Die Heizungstechnik dient der Erwärmung von Räumen innerhalb von Gebäuden. Dabei unterscheidet man in der Heizungstechnik verschiedene Heizungssysteme. Es gibt zum Einen die Heiztechnik die mit erneuerbaren Energien arbeitet und zum Anderen Heiztechnik die mit fossilen Brennstoffen arbeiten.

 

In der EnEV hat für die Berechnung des Jahresprimärenergiebedarfs die Heizungstechnik ganz erheblichen Einfluss. Dieses hat mit dem Primärenergiefaktor für Energieträger zu tun. Heizungsanlagen mit regenerativen Energien erzeugen sehr positive Ergebnisse. Folgende zwei Techniken sind heute bereits ausgereift und wirtschaftlich sinnvoll.
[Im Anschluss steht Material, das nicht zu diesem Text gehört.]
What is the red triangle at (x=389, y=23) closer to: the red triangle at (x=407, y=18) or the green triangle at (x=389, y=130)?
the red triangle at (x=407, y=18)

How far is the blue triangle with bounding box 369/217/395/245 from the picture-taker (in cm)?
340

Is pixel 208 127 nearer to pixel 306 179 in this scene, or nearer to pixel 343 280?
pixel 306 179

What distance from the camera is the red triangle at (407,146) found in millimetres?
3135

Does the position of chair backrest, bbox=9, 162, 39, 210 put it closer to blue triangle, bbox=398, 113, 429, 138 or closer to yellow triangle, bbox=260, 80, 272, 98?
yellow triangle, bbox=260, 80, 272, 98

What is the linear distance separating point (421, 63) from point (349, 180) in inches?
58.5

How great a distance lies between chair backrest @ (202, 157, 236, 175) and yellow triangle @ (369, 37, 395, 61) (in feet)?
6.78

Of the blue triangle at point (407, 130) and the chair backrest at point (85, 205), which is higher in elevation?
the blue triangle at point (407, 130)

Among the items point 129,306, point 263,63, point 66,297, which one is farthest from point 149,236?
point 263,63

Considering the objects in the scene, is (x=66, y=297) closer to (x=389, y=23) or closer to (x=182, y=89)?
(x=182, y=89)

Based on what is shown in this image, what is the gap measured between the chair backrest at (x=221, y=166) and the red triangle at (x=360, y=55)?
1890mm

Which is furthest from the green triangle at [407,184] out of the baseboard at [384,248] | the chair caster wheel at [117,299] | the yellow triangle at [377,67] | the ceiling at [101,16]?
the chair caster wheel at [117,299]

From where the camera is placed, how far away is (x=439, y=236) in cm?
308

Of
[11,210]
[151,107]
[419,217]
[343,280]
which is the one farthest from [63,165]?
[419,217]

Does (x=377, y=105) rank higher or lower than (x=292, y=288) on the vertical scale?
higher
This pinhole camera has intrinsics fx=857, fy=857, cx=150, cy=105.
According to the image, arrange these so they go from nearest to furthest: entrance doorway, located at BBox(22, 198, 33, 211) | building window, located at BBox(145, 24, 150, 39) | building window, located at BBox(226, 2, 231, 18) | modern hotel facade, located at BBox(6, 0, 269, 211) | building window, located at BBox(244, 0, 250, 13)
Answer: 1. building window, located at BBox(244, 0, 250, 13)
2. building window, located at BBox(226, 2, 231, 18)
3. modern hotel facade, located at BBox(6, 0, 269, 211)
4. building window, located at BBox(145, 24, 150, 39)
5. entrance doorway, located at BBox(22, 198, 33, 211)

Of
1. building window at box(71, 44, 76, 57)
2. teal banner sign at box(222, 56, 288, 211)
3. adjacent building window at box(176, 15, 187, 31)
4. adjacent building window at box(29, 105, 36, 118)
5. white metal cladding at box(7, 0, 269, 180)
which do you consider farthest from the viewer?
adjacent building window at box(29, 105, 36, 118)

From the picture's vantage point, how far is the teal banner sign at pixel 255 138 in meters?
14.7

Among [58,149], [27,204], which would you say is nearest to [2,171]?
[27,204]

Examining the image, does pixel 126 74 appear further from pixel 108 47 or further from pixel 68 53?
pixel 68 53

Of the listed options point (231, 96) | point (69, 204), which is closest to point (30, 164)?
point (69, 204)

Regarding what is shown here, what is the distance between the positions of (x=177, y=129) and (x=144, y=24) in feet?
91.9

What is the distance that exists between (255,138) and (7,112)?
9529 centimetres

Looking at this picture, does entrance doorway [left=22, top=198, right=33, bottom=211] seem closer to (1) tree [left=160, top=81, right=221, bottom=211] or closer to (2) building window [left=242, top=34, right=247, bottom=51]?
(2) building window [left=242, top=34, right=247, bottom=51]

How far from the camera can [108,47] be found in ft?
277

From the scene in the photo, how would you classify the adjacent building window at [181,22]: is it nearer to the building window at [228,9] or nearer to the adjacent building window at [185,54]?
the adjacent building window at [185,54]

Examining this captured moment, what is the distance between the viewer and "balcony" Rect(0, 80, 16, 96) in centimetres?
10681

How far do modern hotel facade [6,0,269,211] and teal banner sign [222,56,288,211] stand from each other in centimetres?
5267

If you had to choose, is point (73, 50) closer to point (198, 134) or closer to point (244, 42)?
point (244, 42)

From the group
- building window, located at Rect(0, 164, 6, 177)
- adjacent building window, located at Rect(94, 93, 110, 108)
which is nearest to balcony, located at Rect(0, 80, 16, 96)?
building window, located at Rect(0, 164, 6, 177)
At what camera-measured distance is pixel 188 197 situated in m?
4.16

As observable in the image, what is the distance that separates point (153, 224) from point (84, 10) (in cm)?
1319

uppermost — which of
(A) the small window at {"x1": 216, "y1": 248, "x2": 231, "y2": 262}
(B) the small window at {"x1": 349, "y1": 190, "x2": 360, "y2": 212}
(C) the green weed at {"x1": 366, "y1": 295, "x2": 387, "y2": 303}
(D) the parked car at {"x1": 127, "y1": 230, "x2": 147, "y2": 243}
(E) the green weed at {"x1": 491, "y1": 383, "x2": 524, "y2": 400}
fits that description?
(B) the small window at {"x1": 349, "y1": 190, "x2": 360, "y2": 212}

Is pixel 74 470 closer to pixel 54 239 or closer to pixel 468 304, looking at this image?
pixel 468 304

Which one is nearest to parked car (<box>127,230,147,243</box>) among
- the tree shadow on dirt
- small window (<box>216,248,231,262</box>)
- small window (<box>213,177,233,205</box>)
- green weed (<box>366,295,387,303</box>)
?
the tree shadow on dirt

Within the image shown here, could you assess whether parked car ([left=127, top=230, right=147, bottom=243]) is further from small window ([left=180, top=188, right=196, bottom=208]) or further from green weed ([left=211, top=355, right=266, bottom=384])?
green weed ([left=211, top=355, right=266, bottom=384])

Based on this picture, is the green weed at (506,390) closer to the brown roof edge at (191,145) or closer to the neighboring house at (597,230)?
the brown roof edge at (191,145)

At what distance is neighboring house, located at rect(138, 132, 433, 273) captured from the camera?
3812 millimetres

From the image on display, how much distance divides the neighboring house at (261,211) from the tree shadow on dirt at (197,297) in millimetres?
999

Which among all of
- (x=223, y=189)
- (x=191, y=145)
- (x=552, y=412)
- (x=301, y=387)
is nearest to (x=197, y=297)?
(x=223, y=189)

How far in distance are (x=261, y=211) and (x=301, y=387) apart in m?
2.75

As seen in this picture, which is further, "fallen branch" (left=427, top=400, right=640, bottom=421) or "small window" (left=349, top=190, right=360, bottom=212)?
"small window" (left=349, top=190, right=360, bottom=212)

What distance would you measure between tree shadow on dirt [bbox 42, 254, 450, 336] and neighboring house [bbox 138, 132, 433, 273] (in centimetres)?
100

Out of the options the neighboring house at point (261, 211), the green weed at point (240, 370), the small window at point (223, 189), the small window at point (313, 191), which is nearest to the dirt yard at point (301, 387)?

Holzpelletsheizungen gibt es seit ca. 20 Jahren. Die Arbeitsweise ist ähnlich den konventionellen Heizkesseln. Holzpellets, kleine Presslinge aus unbehandelten Hobelspänen und Sägemehl,werden automatisch dem Heizkessel zugeführt. Dort verbrennen sie und erhitzen damit Wasser, welches dann Räume und Trinkwasser erwärmt.

Wärmepumpen gibt es bereits seit über 6 0 Jahren, jedoch erst in den letzten Jahren erobern sie zunehmend den Markt der Heizsysteme. Eine Wärmepumpe arbeitet nach dem umgekehrten Prinzip eines Kühlschrankes. Mit Hilfe eines Kühlmittels wird der Umgebungsluft,der Erde oder dem Grundwasser ein Teil der dort gespeicherten Energie entzogen. Durch die Verdichtung des verdampften Kühlmittels erwärmt sich dieses weiter und gibt diese hohe Energie in einem Wärmetauscher an den Heizkreislauf des Hauses ab. Für vier Teile Wärme muss ein Teil Hilfsenergie (Strom) eingesetzt werden, dass heißt drei Teile Energie erhält man von der Natur frei dazu.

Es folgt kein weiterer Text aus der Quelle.